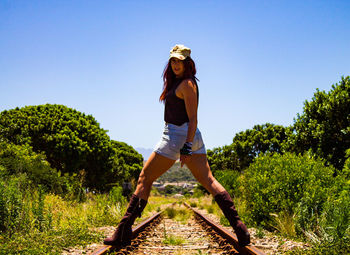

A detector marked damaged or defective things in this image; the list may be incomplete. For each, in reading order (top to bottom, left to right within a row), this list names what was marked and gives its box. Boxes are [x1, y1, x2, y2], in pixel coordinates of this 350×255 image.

rusty rail [89, 211, 162, 255]
rusty rail [185, 202, 266, 255]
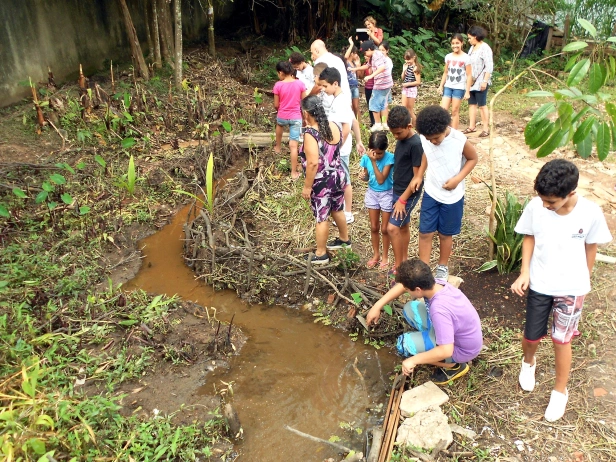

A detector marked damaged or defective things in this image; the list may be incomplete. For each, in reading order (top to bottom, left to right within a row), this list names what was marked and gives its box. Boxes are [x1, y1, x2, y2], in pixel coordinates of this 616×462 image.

broken concrete slab [400, 380, 448, 416]
broken concrete slab [394, 406, 452, 450]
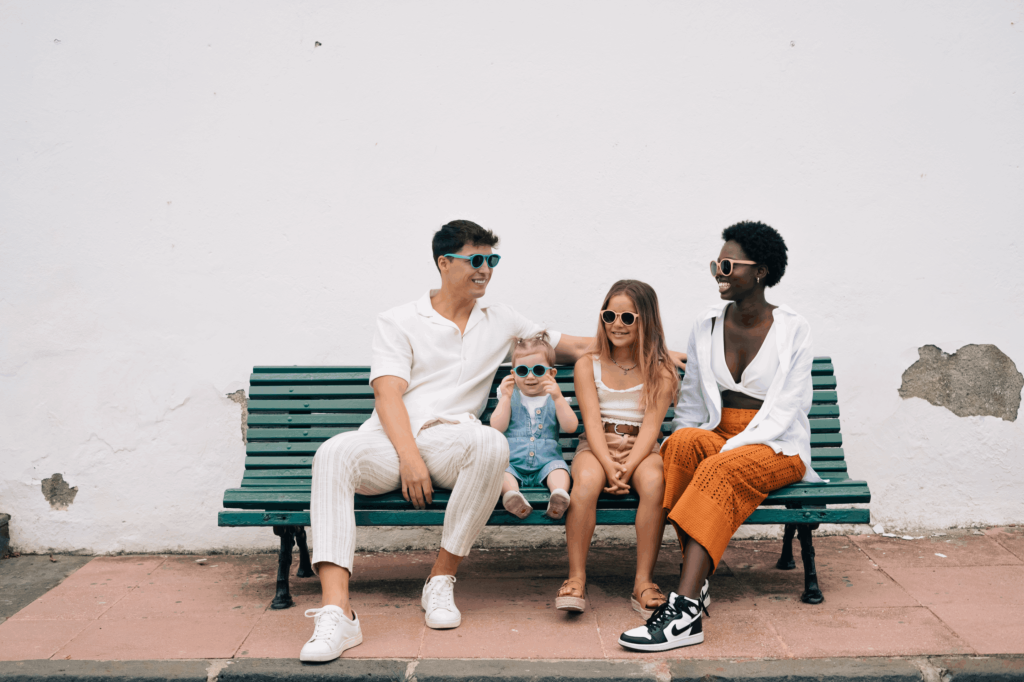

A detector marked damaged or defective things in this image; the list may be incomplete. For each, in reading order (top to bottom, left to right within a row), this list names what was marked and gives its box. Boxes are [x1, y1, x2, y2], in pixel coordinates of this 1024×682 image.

peeling paint [900, 346, 1020, 420]
peeling paint [40, 472, 77, 510]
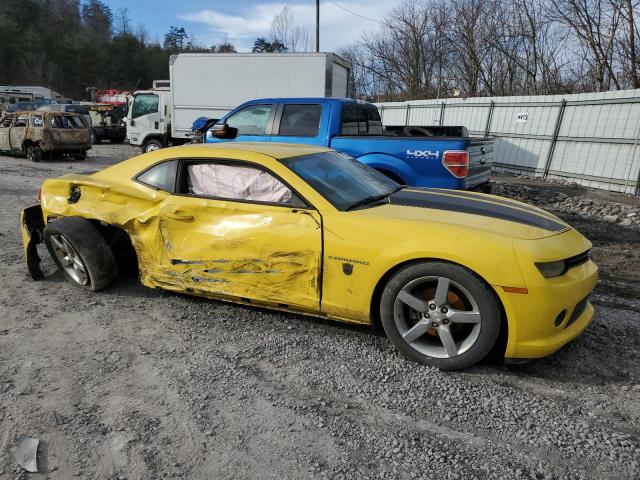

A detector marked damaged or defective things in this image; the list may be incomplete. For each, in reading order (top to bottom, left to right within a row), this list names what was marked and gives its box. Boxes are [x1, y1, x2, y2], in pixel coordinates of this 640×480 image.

burned car [0, 110, 91, 161]
damaged yellow camaro [21, 144, 600, 370]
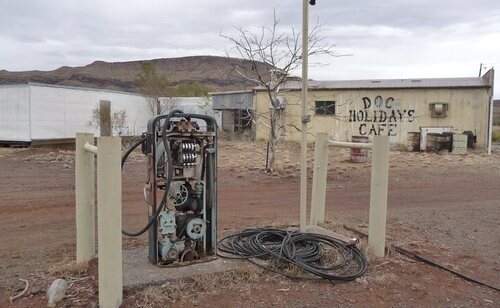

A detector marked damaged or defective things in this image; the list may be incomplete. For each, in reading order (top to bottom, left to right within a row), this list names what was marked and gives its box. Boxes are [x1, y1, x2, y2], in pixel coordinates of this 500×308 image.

rusted barrel [350, 136, 370, 162]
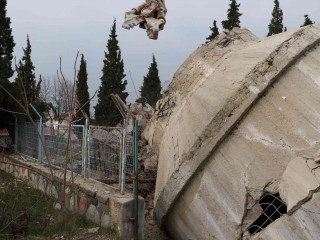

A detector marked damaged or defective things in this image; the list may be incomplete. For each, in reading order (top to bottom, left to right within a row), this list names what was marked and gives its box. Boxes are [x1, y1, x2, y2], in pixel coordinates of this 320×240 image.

broken concrete edge [0, 154, 145, 240]
broken concrete edge [153, 24, 320, 229]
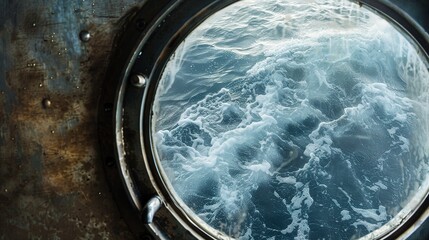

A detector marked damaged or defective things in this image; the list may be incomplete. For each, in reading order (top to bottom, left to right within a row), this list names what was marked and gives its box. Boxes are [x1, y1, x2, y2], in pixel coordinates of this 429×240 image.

rusted metal wall [0, 0, 144, 239]
corroded paint [0, 0, 144, 239]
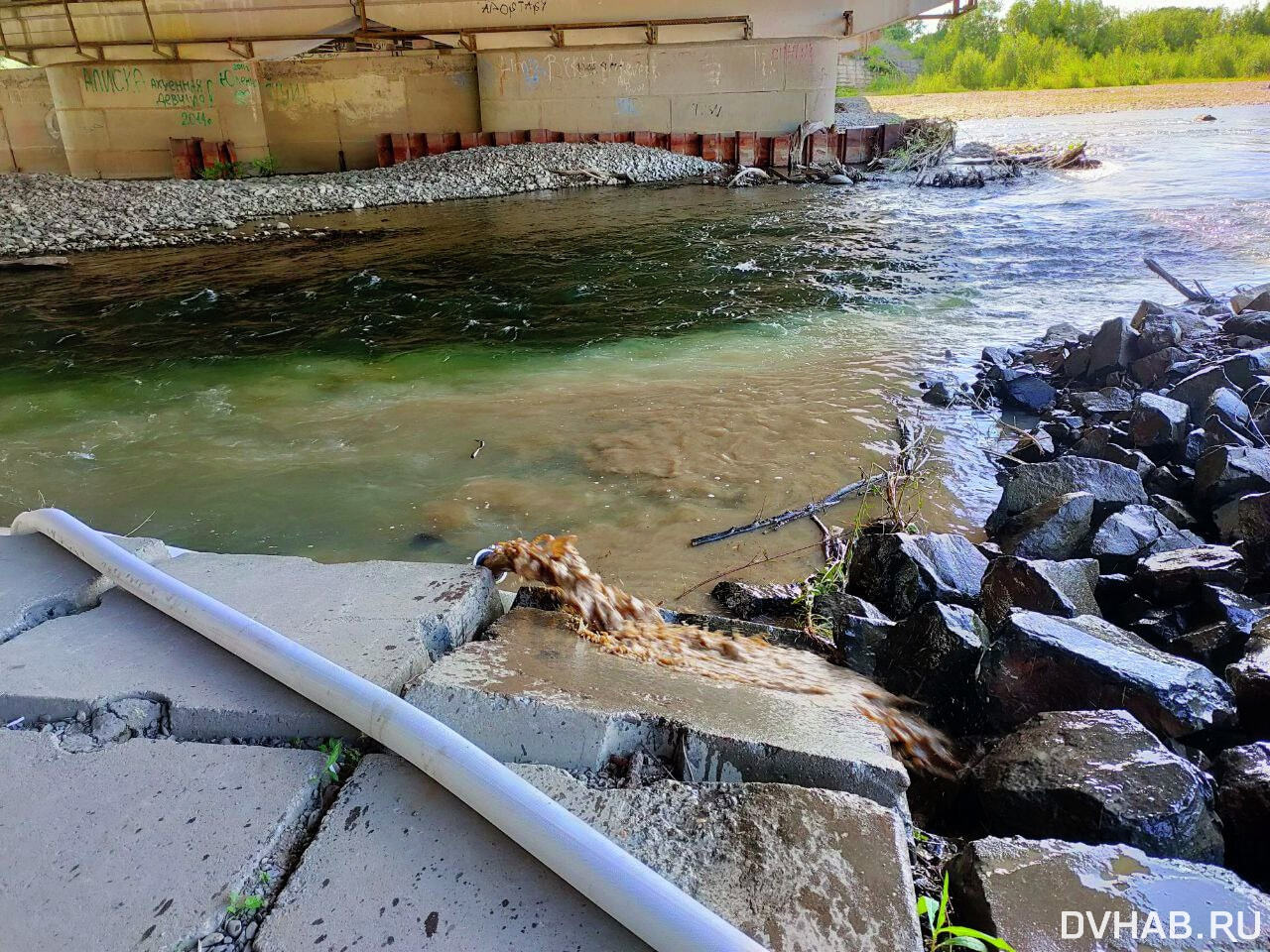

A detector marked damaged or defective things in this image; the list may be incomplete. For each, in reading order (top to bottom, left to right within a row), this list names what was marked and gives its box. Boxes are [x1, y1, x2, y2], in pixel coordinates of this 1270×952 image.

broken concrete block [0, 533, 166, 645]
cracked concrete slab [0, 533, 167, 645]
broken concrete block [0, 550, 502, 746]
cracked concrete slab [0, 547, 505, 741]
cracked concrete slab [401, 611, 909, 812]
broken concrete block [401, 611, 909, 812]
cracked concrete slab [0, 731, 324, 952]
broken concrete block [0, 731, 324, 952]
cracked concrete slab [257, 756, 919, 949]
broken concrete block [954, 837, 1270, 949]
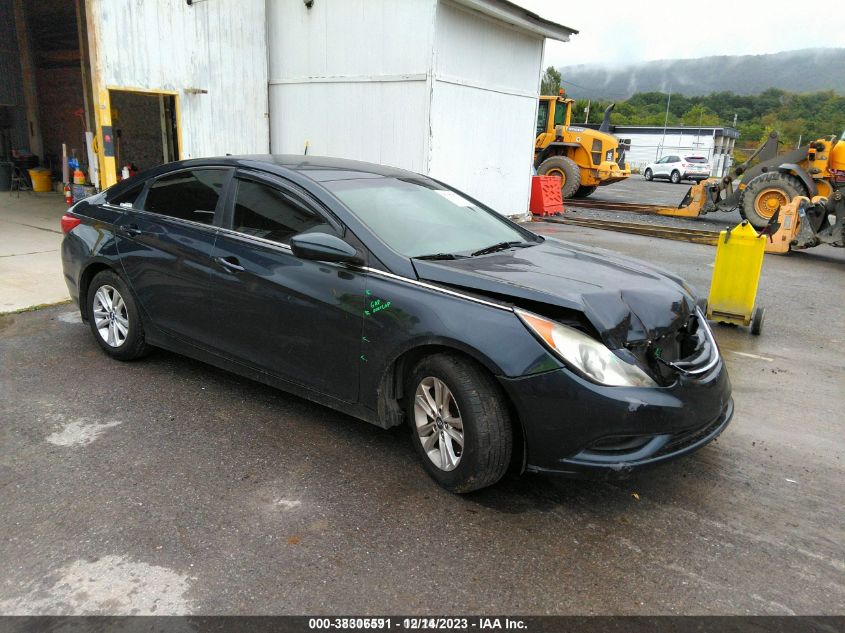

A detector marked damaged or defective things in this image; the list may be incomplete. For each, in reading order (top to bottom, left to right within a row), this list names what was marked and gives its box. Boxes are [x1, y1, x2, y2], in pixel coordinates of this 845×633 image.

broken headlight [516, 308, 660, 388]
damaged front bumper [502, 358, 732, 476]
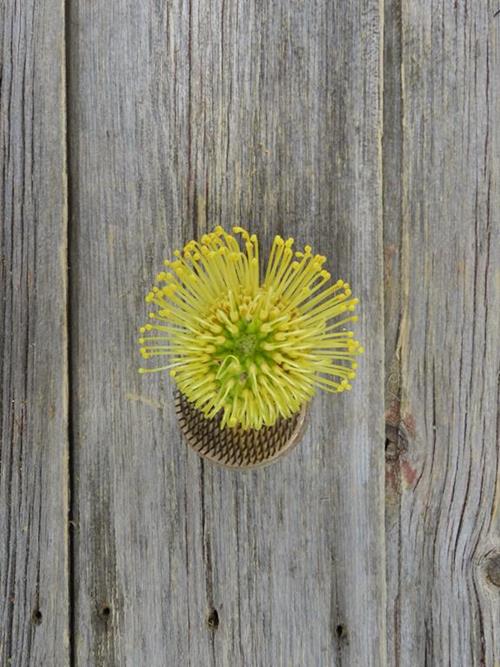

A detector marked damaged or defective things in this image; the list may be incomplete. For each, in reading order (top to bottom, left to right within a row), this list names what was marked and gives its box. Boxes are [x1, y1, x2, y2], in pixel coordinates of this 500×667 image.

splintered wood edge [175, 392, 308, 470]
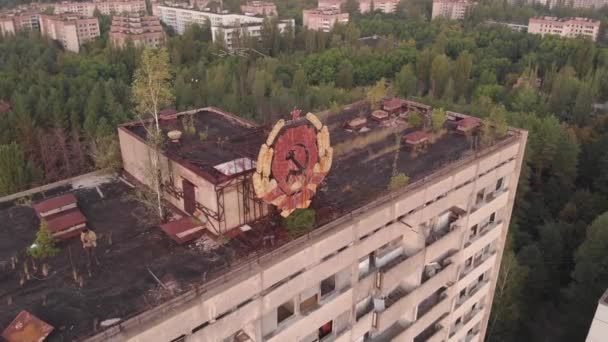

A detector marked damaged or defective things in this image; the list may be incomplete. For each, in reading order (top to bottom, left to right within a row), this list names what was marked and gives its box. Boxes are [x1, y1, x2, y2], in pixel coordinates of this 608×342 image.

broken window [278, 300, 294, 324]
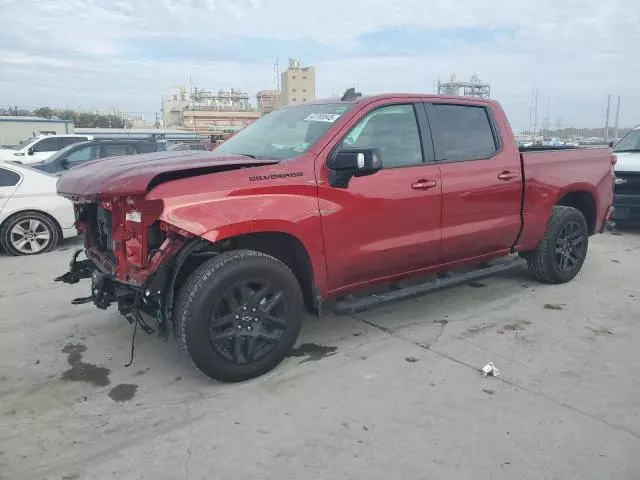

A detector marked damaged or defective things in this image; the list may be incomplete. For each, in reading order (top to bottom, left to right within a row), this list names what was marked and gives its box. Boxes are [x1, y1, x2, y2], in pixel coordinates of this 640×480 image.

damaged red truck [56, 91, 616, 382]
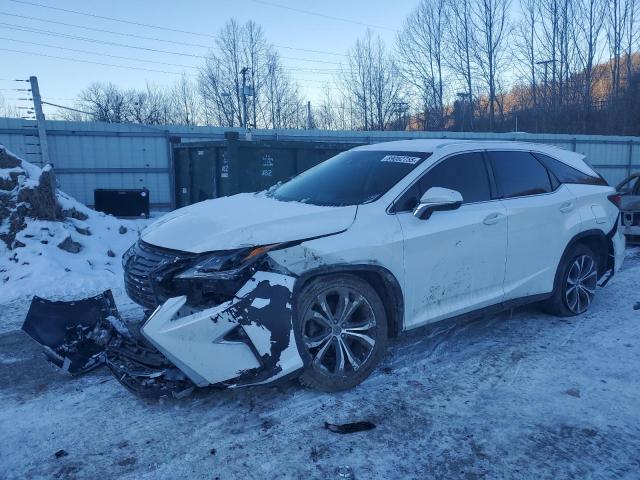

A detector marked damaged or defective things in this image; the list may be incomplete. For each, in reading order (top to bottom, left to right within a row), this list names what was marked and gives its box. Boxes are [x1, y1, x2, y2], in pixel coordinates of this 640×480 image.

broken headlight [176, 246, 284, 280]
crumpled hood [140, 192, 358, 253]
damaged white lexus suv [121, 140, 624, 394]
detached bumper piece on ground [20, 270, 304, 398]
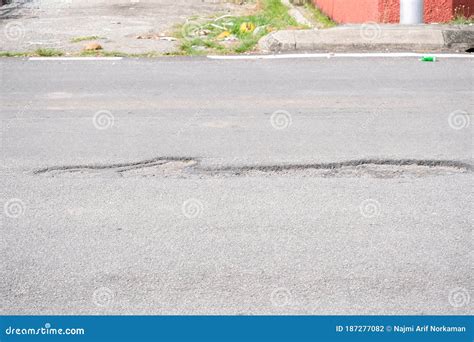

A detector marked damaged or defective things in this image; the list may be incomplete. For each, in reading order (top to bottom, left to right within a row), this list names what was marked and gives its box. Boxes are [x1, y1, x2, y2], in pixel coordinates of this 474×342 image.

tar patch on road [32, 158, 470, 179]
damaged road patch [32, 158, 470, 179]
pothole in road [33, 158, 470, 179]
crack in pavement [31, 158, 472, 179]
cracked asphalt [0, 56, 472, 316]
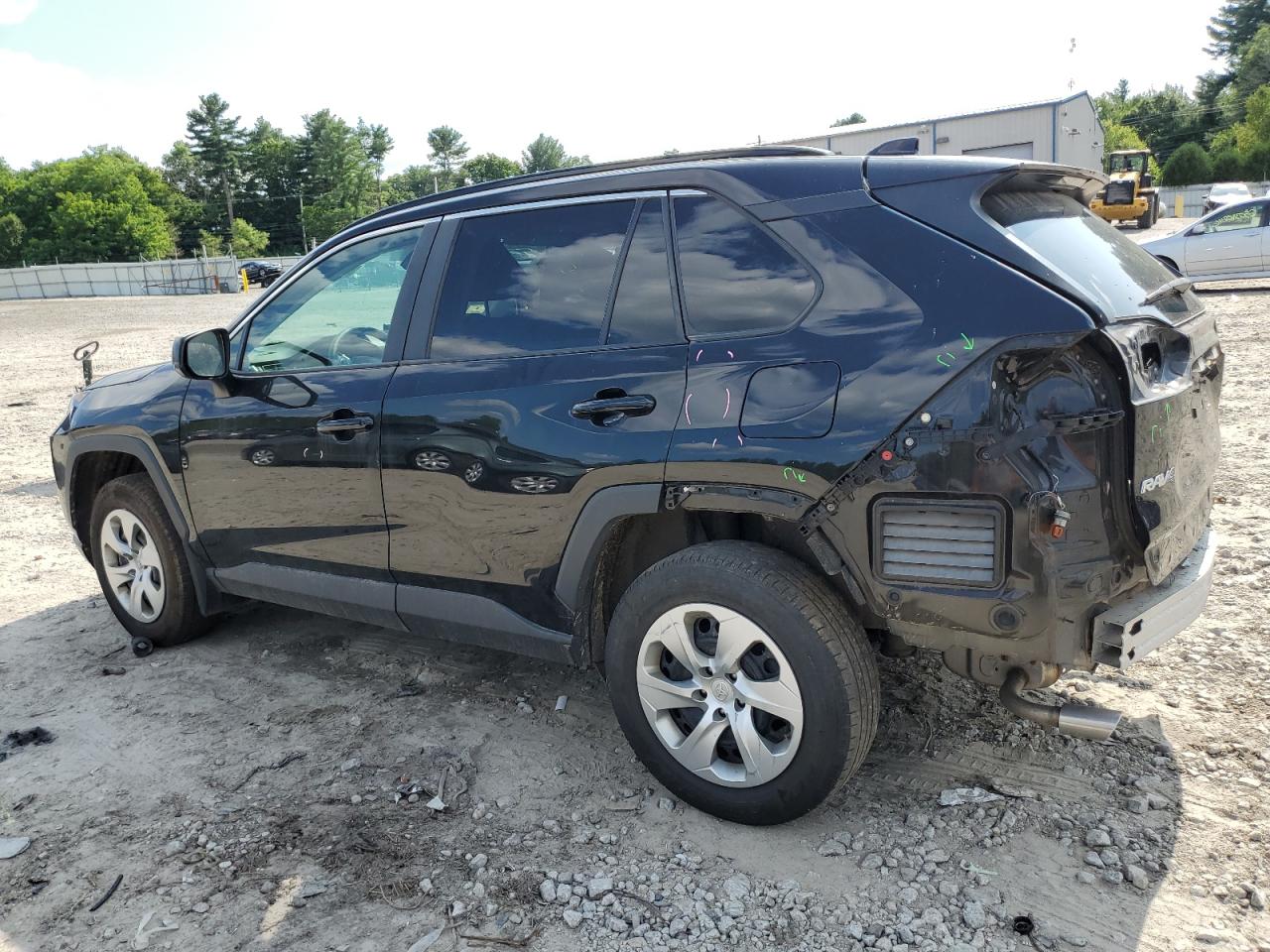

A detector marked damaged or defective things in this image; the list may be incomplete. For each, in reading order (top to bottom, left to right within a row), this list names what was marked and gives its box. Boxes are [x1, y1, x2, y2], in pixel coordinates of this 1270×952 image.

missing rear bumper [1095, 528, 1222, 670]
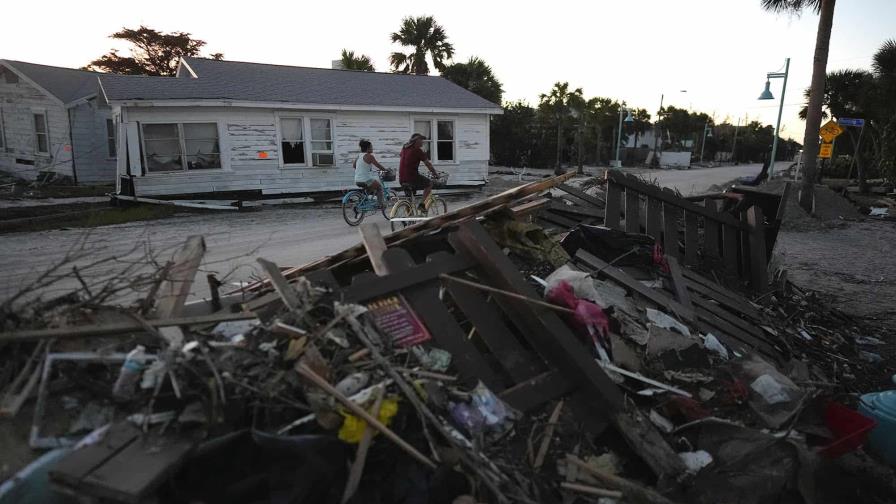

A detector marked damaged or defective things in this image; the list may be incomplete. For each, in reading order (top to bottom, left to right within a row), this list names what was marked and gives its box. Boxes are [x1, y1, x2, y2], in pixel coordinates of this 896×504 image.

broken window frame [33, 111, 49, 155]
broken window frame [142, 121, 224, 173]
second damaged house [103, 58, 504, 199]
broken wooden plank [358, 221, 386, 276]
broken wooden plank [258, 258, 302, 314]
broken wooden plank [576, 249, 696, 322]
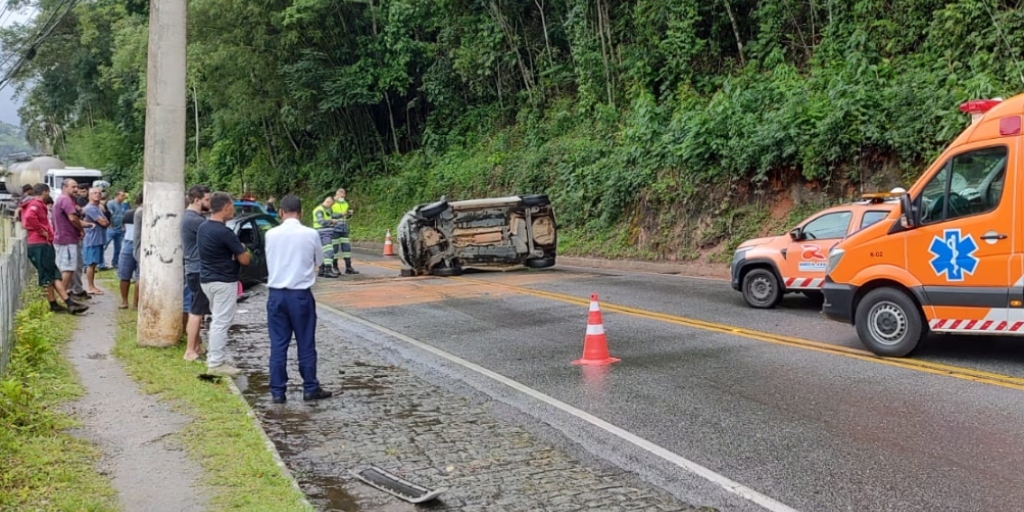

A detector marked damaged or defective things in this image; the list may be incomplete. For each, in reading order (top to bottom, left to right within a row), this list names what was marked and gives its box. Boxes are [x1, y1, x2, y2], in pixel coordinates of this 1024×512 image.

overturned car [397, 194, 561, 276]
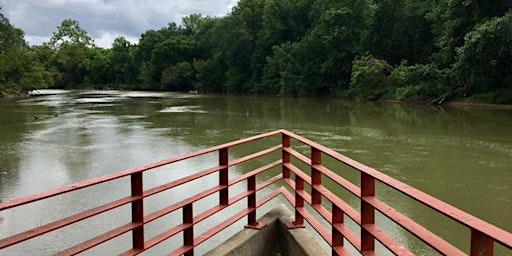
● ● ●
Restate verbatim the lines that begin at the one holding "this 1024×512 image." and end at the last line of the material. Exclude pictures.

A detector marked damaged or defective things in this image; the list may be incomplete. For each, in reading order (top to bottom, left to right within a row), this list names what was marked and gives its box. Boxes are [x1, y1, x2, y2], in pixel coordinates of this 1024×512 image.

overturned car [397, 194, 561, 276]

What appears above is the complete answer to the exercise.